◆ Requirement 1: From the article on Russia's possible moves, reproduce the passage that begins at the words "Russia’s invasion of" and stops after "spreading an ideology.".
◆ Requirement 2: The article on Russia's possible moves says the West is dealing with an imperial Russia rather than a Cold War Russia. In one to three sentences, explain the article's reason for that view.
◆ Requirement 3: Take the article on Russia's possible moves further, continuing from the point where its text ends.
--- Start of Document extract ---
6 Moves Putin’s Russia Could Make in Its Old Stomping Ground

Luke Coffey /

Russia’s invasion of eastern Ukraine and annexation of Crimea have left many wondering: Where next for Moscow?

While no one can read Russian President Vladimir Putin’s mind, we can examine historical precedent to construct feasible scenarios for future Russian action. Here, we’ll review six such scenarios, each reflecting three assumptions regarding how Putin sees Russia’s role in the world:

Assumption 1: The West today is dealing with an imperial Russia and not a Cold War Russia. Putin’s vision for Russia is closer to that of the czars than that of the rulers of the Soviet Union, meaning he is more interested in expanding Russian military, economic, and political influence than spreading an ideology.

Assumption 2: Putin is willing to use military force to protect “compatriots”—those loosely defined as ethnic Russians, Russian speakers, and other groups sharing cultural, religious, or historical ties to Russia but residing outside Russia’s contemporary borders.
--- End of Document extract ---
--- Start of Dataset excerpt ---
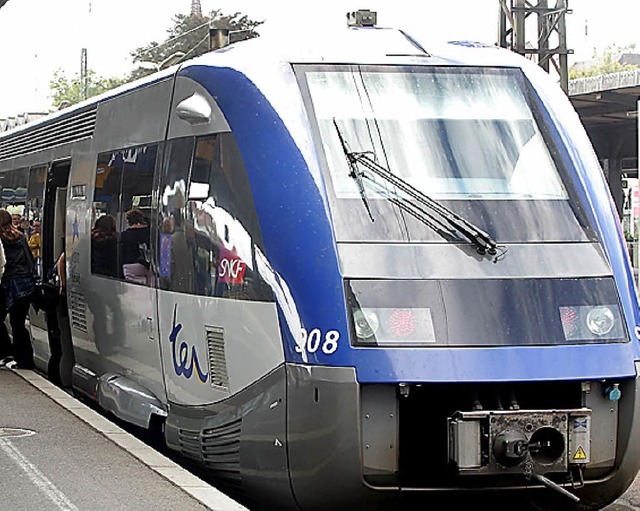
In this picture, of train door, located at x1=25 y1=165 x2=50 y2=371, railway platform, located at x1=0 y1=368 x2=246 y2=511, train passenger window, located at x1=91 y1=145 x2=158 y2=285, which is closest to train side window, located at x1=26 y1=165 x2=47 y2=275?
train door, located at x1=25 y1=165 x2=50 y2=371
--- End of Dataset excerpt ---
◆ Task result 1:
Russia’s invasion of eastern Ukraine and annexation of Crimea have left many wondering: Where next for Moscow?

While no one can read Russian President Vladimir Putin’s mind, we can examine historical precedent to construct feasible scenarios for future Russian action. Here, we’ll review six such scenarios, each reflecting three assumptions regarding how Putin sees Russia’s role in the world:

Assumption 1: The West today is dealing with an imperial Russia and not a Cold War Russia. Putin’s vision for Russia is closer to that of the czars than that of the rulers of the Soviet Union, meaning he is more interested in expanding Russian military, economic, and political influence than spreading an ideology.

◆ Task result 2: The article holds that Putin's vision for Russia is closer to that of the czars than to that of the Soviet rulers. He is more interested in expanding Russian military, economic, and political influence than in spreading an ideology.

◆ Task result 3:
Assumption 3: Given current geopolitical circumstances, it is unlikely (albeit not impossible) that Putin will risk a total war with the United States by invading a NATO member. Non-NATO options for intervention are available across Eastern Europe and Eurasia—options that would allow Putin to reveal the West as ineffectual and disunited without automatically triggering a full-scale war with the alliance.

So what are these non-NATO scenarios?

Some involve direct threats to U.S. national interests; others raise only indirect threats. However, all six share one common theme: Russia exerts influence beyond its present borders but still inside its old imperial frontiers.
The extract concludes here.